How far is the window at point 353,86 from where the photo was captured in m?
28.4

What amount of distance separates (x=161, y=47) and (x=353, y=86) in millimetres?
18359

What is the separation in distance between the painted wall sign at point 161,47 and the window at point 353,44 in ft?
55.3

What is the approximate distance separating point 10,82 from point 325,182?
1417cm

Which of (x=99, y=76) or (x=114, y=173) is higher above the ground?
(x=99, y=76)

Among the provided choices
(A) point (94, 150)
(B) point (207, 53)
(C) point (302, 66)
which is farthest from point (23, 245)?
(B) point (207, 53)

————————

Please give all the records again, swapping "window" for "opening" and keeping everything else unchanged.

_Output for this exercise_
How far is the opening at point 353,86 from where the photo was captured in m?
28.4

What amount of distance separates (x=161, y=47) and (x=353, y=86) in millimetres?
18359

What is the separation in distance between the painted wall sign at point 161,47 and the opening at point 353,44 in ft?
55.3

What is the approximate distance separating point 10,82 from point 325,182?
1417cm

Which of (x=99, y=76) or (x=114, y=173) is higher above the ground?
(x=99, y=76)

Among the provided choices
(A) point (94, 150)
(B) point (207, 53)
(C) point (302, 66)
which is farthest from point (23, 245)?
(B) point (207, 53)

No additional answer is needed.